Hong Kong stocks extended yesterday's rebound in the morning session, with the Hang Seng Index closing up 0.68%. On the trading floor, large-cap tech stocks generally rose but not significantly, with Xiaomi up 1.69%, Meituan up 1.06%, and slight gains for Baidu, Tencent, JD.com, and Alibaba; spot gold once reached US$2,570 per ounce, setting a new record high, boosting gold stocks, as well as non-ferrous metal stocks such as aluminum and copper, with Shandong Gold up 5.56%, Zijin Mining, Zhaojin Mining, and China Gold International all up nearly 5%;

Local governments have successively announced details of trade-in subsidies, boosting home appliance stocks; the National Medical Products Administration has accelerated the review and approval of clinically urgent products, driving up biomedical stocks across the board, as well as medical equipment stocks; another round of real estate rumors emerged, driving up mainland property and property management stocks, while most shipping, pork, oil, gas, and coal stocks also rose. On the other hand, multiple factors weighed on beer sales, with beer stocks continuing to decline, as Budweiser Asia Pacific hit a new low since its listing, while airline and casino stocks fell across the board, with the three major airlines (Air China, China Eastern Airlines, and China Southern Airlines) all weakening.

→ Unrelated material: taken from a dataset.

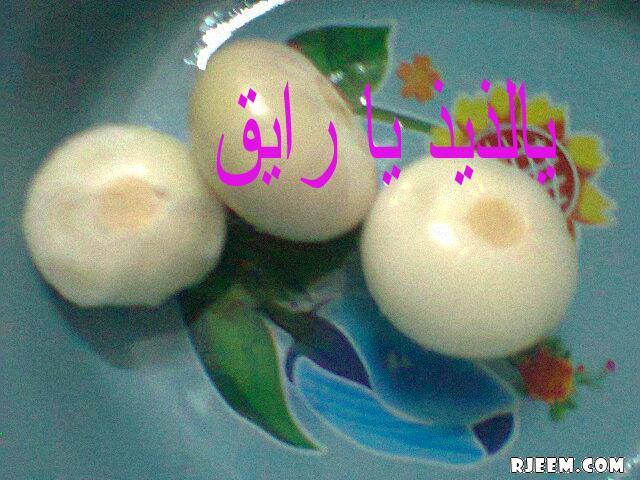 بالصور طريقه الفراخ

French beauty brand L'Occitane announced its official delisting on September 13, ending its 14-year listing on the Hong Kong Stock Exchange. The group's chairman, Reinold Geiger, proposed to acquire the outstanding L'Occitane shares at HK$34 per share, valuing the transaction at approximately €6 billion. Blackstone and Goldman Sachs Alternative Investments provided a committed funding of €1.551 billion, equivalent to approximately RMB 12.2 billion, to support L'Occitane's privatization. Prior to its delisting, L'Occitane had a total market value of approximately HK$49.7 billion, equivalent to RMB 45 billion. In a previous statement, L'Occitane said that the delisting would provide the group with flexibility to make long-term business decisions.

Tencent Holdings closed up 0.75%, while Alibaba Group Holding closed down 0.3%. Both Tencent and Alibaba have entered the competition to capture overseas markets. In anticipation of the upcoming traditional Mid-Autumn Festival and National Day, Tencent and Alibaba's international versions have increased their focus on the overseas travel market, with WeChat HK and Alipay HK mini-programs now integrated with the international travel platform HopeGoo of Tongcheng Travel, meeting the needs of overseas and Hong Kong, Macao, and Taiwan tourists to book flights, hotels, and purchase tickets to attractions.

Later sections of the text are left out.